UPDATED: Sun., April 9, 2017

An officer works the scene as police cordon off a large area around a subway station on a busy commercial street Saturday night, after finding what they described as a "bomb-like" device, in Oslo, Norway. The official police Twitter account said one man has been arrested and Police Chief Vidar Pedersen said police were working to disarm it. (Fredrik Varfjell / Associated Press)
An officer works the scene as police cordon off a large area around a subway station on a busy commercial street Saturday night, after finding what they described as a "bomb-like" device, in Oslo, Norway. The official police Twitter account said one man has been arrested and Police Chief Vidar Pedersen said police were working to disarm it. (Fredrik Varfjell / Associated Press)
By Jan M. Olsen Associated Press

COPENHAGEN, Denmark – A 17-year-old asylum-seeker from Russia was arrested Sunday in connection with an explosive device found near a busy subway station in Norway’s capital that police defused before it detonated, authorities said.

The youth was detained on suspicion of handling explosives, but investigators do not know if he planned to carry out an attack with the homemade device, said Signe Aaling, chief prosecutor for Norway’s PST security service.

Aaling described the explosive as “a primitive improvised explosive device with limited damage potential.”

“PST is now working on finding his intentions and find out whether others are involved,” she said.

The youth was not identified, but security service head Benedicte Bjornland said Norwegian intelligence was aware of him. He is an asylum-seeker from Russia who arrived in Norway with his family in 2010, Bjornland said.

Bjornland also alleged that the youth was part of “extreme Islamism” circles in Norway. He was arrested based on a tip from the public, Bjornland said without elaborating.

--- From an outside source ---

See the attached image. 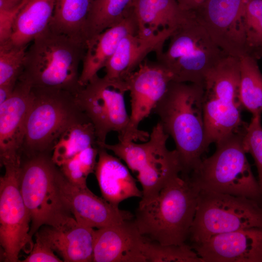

“It is likely that that attacks in France, German, Great Britain, Russia and Sweden can create a copycat effect in Norway with people with Islamic sympathies,” Bjornland said, listing the locations of extremist attacks that have devastated Europe in the last year.

“The attacks demonstrate how easy such attacks can be carried out, and prove to others that it is possible to make something similar,” she added.

The teenage suspect’s lawyer, Aase Karine Sigmond, told Norwegian broadcaster NRK that her client denies wrongdoing and had distanced himself from the Islamic State group.

“We are talking about boyish stupidities,” Sigmond told NRK.

The teen, who lives in Oslo, is scheduled for a pretrial custody hearing on Monday.

The discovery of the explosive Saturday night – found on the street just outside the Groenland subway station – prompted police to evacuate late bars and restaurants in the Norwegian capital.

The Oslo explosive was found less than a mile from the government buildings that were damaged in a deadly bomb attack carried out by right-wing extremist Anders Breivik in 2011.

That bomb and a subsequent gun massacre at a Norwegian island killed a total of 77 people.

Norway was put on high alert after neighboring Sweden suffered a truck attack in Stockholm on Friday that killed four people and injured 15.

The risk of a significant attack striking the country was raised on Sunday to “likely” for what intelligence officials said would be a two-month period.